Bayesian models as generative models

Bayesian models can be thought of as models of the generative process that produced the data.

In a way, what we’ve been doing so far is playing the model “backward”: we’re using observed data to try to figure out plausible values of the parameters inside the model.

But we can also play the model “forward”, and use the parameter values inside the model to generate data that the model thinks is plausible.

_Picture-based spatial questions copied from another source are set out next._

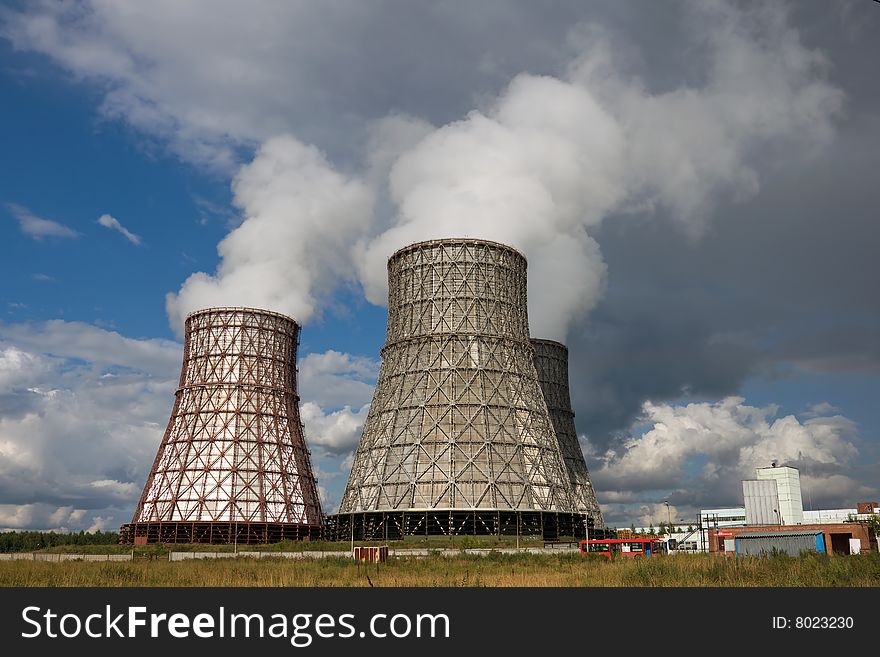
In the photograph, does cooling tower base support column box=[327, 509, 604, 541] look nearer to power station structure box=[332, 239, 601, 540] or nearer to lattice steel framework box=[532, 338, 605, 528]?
power station structure box=[332, 239, 601, 540]

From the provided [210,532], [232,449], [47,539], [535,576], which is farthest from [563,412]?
[47,539]

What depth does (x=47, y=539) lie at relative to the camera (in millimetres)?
113125

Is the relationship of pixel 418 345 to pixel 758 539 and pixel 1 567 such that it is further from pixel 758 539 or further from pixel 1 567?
pixel 1 567

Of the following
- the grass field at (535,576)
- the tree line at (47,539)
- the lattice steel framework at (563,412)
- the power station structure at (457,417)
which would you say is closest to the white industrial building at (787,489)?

We’ll see tomorrow why this can be a useful thing to do!

Here, we’ll see how it works.


Imagine our model is:

\[ \begin{aligned} \text{data} &\sim Normal(\mu, \sigma) \\ \mu &\sim Normal(0, 1.5)\\ \sigma &\sim Uniform(0, 5)\\ \end{aligned} \]

The following procedure will let us use this model to generate one data point.

And to generate a whole dataset of size \(n\), we would just repeat this procedure \(n\) times. The distribution of data resulting from this procedure is sometimes called a “predictive distribution”.

Here’s some R code that implements this procedure and plots the resulting predictive distribution.

# Set seed for reproducibility.
set.seed(1)

# Set the number of iterations.
n <- 10000

# Define an accumulator list that will contain 
# each iteration's data point.
accum <- c()

# Let's gooooooo
for(i in 1:n){
  a     <- rnorm(1, mean = 0, sd = 1.5)
  b     <- runif(1, min = 0, max = 5)
  data  <- rnorm(1, mean = a, sd = b)
  accum <- c(accum, data)
  
  ## Comment in to print out each iteration's likelihood
  ## (best make n smaller first!)
  # print(paste0('Sampled ', round(data, 2), ' from Normal(', round(a, 2), ', ', round(b, 2), ')'))
}

# Make a density plot.
tibble(data = accum) %>% 
  ggplot(aes(x = data)) +
  geom_density(fill = 'grey', alpha = .5)

So, the model

\[ \begin{aligned} \text{data} &\sim Normal(\mu, \sigma) \\ \mu &\sim Normal(0, 1.5)\\ \sigma &\sim Uniform(0, 5)\\ \end{aligned} \]

considers data in the range of about [–10, 10] to be plausible outcomes.

Whether or not we agree will depend on the data and our real-world knowledge about it!

Tomorrow we’ll see how generating predictive distributions fits into the Bayesian modelling workflow.

The example here was for a model with a Normal likelihood that contains two parameters, one for the mean and the other for the standard deviation.

Can you adapt this code for one or both of the Bernoulli models we’ve been using for the lexical decision data?

The procedure will be similar:

  • Sample a value \(t\) from the prior for theta.
    • rbeta(1, x, y) for \(Beta(x, y)\) will be your friend here.
  • Use \(t\) to define a Bernoulli likelihood, and from that, sample one simulated observation.
    • rbinom(1, 1, t) will produce a 1 with probability \(t\) and a 0 with probability \(1-t\).

Binary data like this results in funny bimodal density plots, but still, give it a shot.

And if you feel daring, you could simulate many datasets, get the mean amount of sentences accepted in each (i.e., the proportion of responses = 1), and plot a histogram of the means of all those individual predictive distributions. That’s the kind of plot we’ll be looking at tomorrow.